- RECORDED DATA -

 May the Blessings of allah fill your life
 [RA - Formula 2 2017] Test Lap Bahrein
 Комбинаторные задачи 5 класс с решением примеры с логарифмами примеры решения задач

- DIRECTIONS FOR THIS TASK -
Your task is to return all of the material exactly.

- OUTPUT OF THE TASK -
 May the Blessings of allah fill your life
 [RA - Formula 2 2017] Test Lap Bahrein
 Комбинаторные задачи 5 класс с решением примеры с логарифмами примеры решения задач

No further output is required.